What can you do when you’re margin trading?
1. Leverage your assets for a bigger return
If you buy shares on a margin, you’ll be able to leverage what you gained. Then you’ll be able to buy even more shares than you ever could if you went only with cash. We’ll explain it all on several examples that will paint a rather interesting picture. You will see that share buying on a margin can allow for almost a double investment return when compared to a return that was obtained without margin.
For example, you have $10,000. A margin loan is 50%. If the stock price is $100, without a margin, you can buy 100 shares, for a total of $10,000. On the other hand, if you are using margin, and the stock price is the same, $100, you will purchase 200 shares, for a total of $20,000
Let’s say that those shares rise from $100 to $150 after 6 months.
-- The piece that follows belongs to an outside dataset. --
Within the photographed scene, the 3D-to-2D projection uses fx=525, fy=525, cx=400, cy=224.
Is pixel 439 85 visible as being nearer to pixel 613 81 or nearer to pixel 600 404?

If you bought them without margin, your share sale proceeds will be $15,000. Your gross gain will be $5,000 without commissions. Meaning that you will have a 50% investment return.
On the other hand, if you bought those same shares with margin, your share sale proceeds will be $30,000. Your gross gain without commissions will be $10,000. There will be margin loan interest, that is 8.5% or $425 in this case. In the end, you will have a net gain of $9.575 and a 95.75% return on your investment.
2. Portfolio diversifying
If you use it sensibly, a margin account can be a great asset that will hedge or diversify your portfolio. For instance, if you are focused on a few sectors, you can use your margin account to add positions in other sectors. This will improve the diversification of your portfolio.
On the other hand, if your portfolio is already diversified, and you want to hedge downside risk, you can use options for hedging, or to short sell a specific sector or the broad market. When you have in mind that short selling and certain options trades can only be done in a margin account, it sounds like this option is definitely worth trying. Sure, short selling has its own risks. But, there’s no stock market that’s completely risk-free, that’s why the potential gains are so high as well.
3. Carry trade
This term means that you borrow at a lower interest rate, and then invest in something that can give you a higher return. While carry trades of currency are most used in the currency market, a savvy investor can use it in the stock market with quite an effect as well.
For instance, there’s an investor who has $50,000 and he takes on margin debt for the same amount and invests the entire amount in a diversified portfolio. Let’s say that that portfolio yields 12%. If the margin loan interest rate is 8.5%, that investor will generate 3.5% more on the entire portfolio than he would have if he had a cash-only portfolio with no leverage. That means $1,750 more earned on that investment.
4. Take advantage of opportunities as they arise
When you trade shares on a margin, you’re able to take good opportunities as they appear. Just imagine the perfect stock showing up, and all your assets are trapped in investments? You would have to either pass on the opportunity, sell your investments, or find a third way to get cash. This way you won’t have to get rid of your existing investments to raise cash, and you won’t have to try and get it from other sources.